Ordinanza di Cassazione Civile Sez. 3 Num. 25339 Anno 2024
Civile Ord. Sez. 3 Num. 25339 Anno 2024
Presidente: COGNOME NOME
Relatore: COGNOME NOME
Data pubblicazione: 20/09/2024
Oggetto: noleggio di autoveicolo a sua volta ricevuto in leasing dal noleggiante -scioglimento del contratto di leasing -conseguenze sul contratto di noleggio.
O R D I N A N Z A
sul ricorso n. 11864/23 proposto da:
-) COGNOME NOME , domiciliato ex lege all’indirizzo PEC del proprio difensore, difeso dall’avvocato NOME COGNOME;
– ricorrente –
contro
-) RAGIONE_SOCIALE ;
– intimata – avverso la sentenza della Corte d’appello di Genova 23 marzo 2023 n. 313; udita la relazione della causa svolta nella camera di consiglio del l’ 11 luglio 2024 dal AVV_NOTAIO;
FATTI DI CAUSA
La società RAGIONE_SOCIALE il 10.10.2011 noleggiò un autoveicolo alla società RAGIONE_SOCIALE per la durata di cinque anni. Dopo la stipula del contratto la RAGIONE_SOCIALE cedette il ramo d’azienda avente ad oggetto il noleggio a lungo termine di autoveicoli alla RAGIONE_SOCIALE, che in seguito muterà ragione sociale in RAGIONE_SOCIALE, la quale pertanto succedette nel suddetto contratto di noleggio.
Scaduto il contratto (il 19.10.2016), ed assumendo che la RAGIONE_SOCIALE si era resa morosa nel pagamento di parte dei canoni, la RAGIONE_SOCIALE nel 2017 chiese ed ottenne dal Tribunale di Genova un decreto ingiuntivo nei confronti
di NOME COGNOME, quale accomandatario responsabile dei debiti della RAGIONE_SOCIALE, nel frattempo disciolta.

++++++++++

**Compiti da svolgere**
1. Secondo l'ordinanza sul noleggio di autoveicolo, quale sentenza è impugnata con il ricorso?
2. Scrivi il seguito dell'ordinanza sul noleggio di autoveicolo, cominciando subito dopo l'ultima frase riportata.
Per svolgere i compiti non serve consultare l'elenco.

**Dati riportati**
++++++++++

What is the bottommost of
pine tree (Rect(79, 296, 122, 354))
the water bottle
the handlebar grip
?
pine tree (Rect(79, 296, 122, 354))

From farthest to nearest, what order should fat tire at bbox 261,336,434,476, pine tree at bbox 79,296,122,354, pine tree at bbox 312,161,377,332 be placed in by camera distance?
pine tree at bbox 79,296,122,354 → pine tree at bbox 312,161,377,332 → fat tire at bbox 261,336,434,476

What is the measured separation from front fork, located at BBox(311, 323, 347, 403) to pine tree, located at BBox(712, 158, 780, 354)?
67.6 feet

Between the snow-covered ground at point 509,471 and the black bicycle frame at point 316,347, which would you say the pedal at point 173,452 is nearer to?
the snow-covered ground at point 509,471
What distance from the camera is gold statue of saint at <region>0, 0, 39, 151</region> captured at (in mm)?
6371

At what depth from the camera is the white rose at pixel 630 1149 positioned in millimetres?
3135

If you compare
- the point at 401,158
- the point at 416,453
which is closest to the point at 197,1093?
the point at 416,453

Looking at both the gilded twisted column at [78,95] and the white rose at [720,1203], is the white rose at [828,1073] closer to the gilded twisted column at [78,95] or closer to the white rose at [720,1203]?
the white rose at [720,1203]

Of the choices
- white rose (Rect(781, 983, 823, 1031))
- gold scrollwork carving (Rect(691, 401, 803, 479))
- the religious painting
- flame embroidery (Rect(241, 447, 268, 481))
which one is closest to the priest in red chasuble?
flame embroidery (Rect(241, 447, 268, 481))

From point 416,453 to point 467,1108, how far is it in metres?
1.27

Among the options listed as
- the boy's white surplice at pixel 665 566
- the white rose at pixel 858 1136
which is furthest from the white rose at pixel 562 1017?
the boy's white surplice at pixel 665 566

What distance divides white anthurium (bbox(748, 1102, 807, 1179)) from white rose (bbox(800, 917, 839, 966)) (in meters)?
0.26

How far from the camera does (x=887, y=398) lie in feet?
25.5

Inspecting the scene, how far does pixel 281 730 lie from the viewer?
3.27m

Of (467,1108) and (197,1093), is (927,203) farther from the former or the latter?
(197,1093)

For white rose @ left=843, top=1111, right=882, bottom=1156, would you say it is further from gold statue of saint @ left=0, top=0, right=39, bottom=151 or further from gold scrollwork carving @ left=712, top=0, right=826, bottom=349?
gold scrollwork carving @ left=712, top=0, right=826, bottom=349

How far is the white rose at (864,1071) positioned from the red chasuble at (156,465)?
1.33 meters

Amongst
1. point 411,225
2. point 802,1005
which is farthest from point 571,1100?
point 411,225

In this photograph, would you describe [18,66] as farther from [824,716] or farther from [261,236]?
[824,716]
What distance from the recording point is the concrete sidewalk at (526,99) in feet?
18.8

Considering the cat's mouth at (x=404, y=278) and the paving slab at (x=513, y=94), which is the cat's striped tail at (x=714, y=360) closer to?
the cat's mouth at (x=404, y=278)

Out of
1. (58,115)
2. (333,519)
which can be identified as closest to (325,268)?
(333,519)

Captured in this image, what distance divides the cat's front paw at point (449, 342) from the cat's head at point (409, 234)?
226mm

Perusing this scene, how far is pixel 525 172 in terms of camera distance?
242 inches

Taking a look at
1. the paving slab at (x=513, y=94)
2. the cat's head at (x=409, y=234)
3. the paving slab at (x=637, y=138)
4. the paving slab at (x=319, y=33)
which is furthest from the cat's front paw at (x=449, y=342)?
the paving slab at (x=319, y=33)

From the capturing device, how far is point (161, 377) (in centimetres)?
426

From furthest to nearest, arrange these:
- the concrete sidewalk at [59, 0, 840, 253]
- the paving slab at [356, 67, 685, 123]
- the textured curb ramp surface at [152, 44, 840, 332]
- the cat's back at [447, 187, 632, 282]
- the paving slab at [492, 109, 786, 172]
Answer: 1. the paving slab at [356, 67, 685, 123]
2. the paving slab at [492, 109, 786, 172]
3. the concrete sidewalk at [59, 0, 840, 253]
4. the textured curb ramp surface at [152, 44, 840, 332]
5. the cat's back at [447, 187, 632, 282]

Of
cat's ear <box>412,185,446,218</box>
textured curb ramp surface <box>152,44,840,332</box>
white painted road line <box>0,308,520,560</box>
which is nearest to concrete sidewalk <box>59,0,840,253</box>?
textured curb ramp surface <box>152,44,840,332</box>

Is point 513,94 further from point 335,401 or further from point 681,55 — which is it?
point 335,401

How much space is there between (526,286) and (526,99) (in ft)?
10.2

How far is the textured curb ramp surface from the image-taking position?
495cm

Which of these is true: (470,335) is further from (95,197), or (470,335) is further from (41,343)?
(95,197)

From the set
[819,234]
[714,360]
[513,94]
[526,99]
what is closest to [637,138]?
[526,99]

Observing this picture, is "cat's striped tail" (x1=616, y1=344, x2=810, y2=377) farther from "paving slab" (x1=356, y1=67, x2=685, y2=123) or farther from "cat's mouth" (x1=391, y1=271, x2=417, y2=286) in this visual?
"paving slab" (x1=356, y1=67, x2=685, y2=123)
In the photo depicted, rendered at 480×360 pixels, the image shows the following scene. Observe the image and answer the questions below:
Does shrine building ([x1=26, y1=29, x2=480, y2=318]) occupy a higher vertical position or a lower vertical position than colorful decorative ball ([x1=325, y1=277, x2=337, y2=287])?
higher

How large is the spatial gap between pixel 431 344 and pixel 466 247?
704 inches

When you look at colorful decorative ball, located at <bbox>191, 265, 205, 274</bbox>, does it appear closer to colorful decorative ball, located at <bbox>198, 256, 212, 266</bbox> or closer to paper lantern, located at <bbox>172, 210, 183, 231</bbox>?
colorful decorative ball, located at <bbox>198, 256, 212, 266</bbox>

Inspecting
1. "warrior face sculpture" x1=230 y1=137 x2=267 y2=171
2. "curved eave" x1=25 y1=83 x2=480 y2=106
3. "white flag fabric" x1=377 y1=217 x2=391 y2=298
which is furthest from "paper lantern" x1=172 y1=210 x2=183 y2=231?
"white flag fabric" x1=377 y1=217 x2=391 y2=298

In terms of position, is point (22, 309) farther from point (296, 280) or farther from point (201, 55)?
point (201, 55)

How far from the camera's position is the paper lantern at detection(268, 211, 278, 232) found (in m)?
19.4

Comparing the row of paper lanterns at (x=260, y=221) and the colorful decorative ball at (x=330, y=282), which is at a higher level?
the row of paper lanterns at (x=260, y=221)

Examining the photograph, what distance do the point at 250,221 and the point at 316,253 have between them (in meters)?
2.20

++++++++++

**Le risposte**
1. La sentenza della Corte d'appello di Genova del 23 marzo 2023, n. 313.

2.
NOME COGNOME propose opposizione al decreto formulando eccezioni così riassumibili:
-) il noleggiante (RAGIONE_SOCIALE, poi RAGIONE_SOCIALE) non era proprietario del veicolo noleggiato; ne era solo l’utilizzatore, per averl o ricevuto in leasing dal proprietario, la società RAGIONE_SOCIALE;
-) il contratto di leasing stipulato tra la RAGIONE_SOCIALE (concedente) e la RAGIONE_SOCIALE (utilizzatore e, in tal veste, noleggiante del mezzo alla COGNOME) aveva durata quadriennale ed era scaduto il 12.10.2015;
-) pertanto a partire dalla data di scadenza del contratto di leasing , col venir meno della disponibilità del mezzo in capo al noleggiante (RAGIONE_SOCIALE), era venuto meno ipso facto il contratto di noleggio;
-) la RAGIONE_SOCIALE pertanto non solo non era tenuta a pagare i canoni maturati nel periodo compreso tra la scadenza del contratto di leasing (12.10.2015) e quella del contratto di noleggio (19.10.2016), ma aveva anche versato canoni superiori al dovuto, dal momento che il costo del noleggio si sarebbe dovuto parametrare ad una durata di quattro anni, e non di cinque.
Chiese pertanto la revoca del decreto ingiuntivo e la condanna della RAGIONE_SOCIALE alla restituzione dell’eccedenza.
Con sentenza 15.7.2020 n. 1138 il Tribunale di Genova rigettò l’opposizione.
La sentenza fu appellata dal soccombente.
Con sentenza 23.3.2023 n. 313 la Corte d’appello di Genova rigettò il gravame. La Corte ritenne che la scadenza del contratto di leasing ‘a monte’ del noleggio non potesse riverberare alcun effetto su quest’ultimo, e che pertanto la RAGIONE_SOCIALE era tenuta al pagamento del canone fino alla naturale scadenza del noleggio.
5 . La sentenza d’appello è stata impugnata per cassazione da NOME COGNOME con ricorso fondato su un motivo ed illustrato da memoria. La RAGIONE_SOCIALE è rimasta intimata.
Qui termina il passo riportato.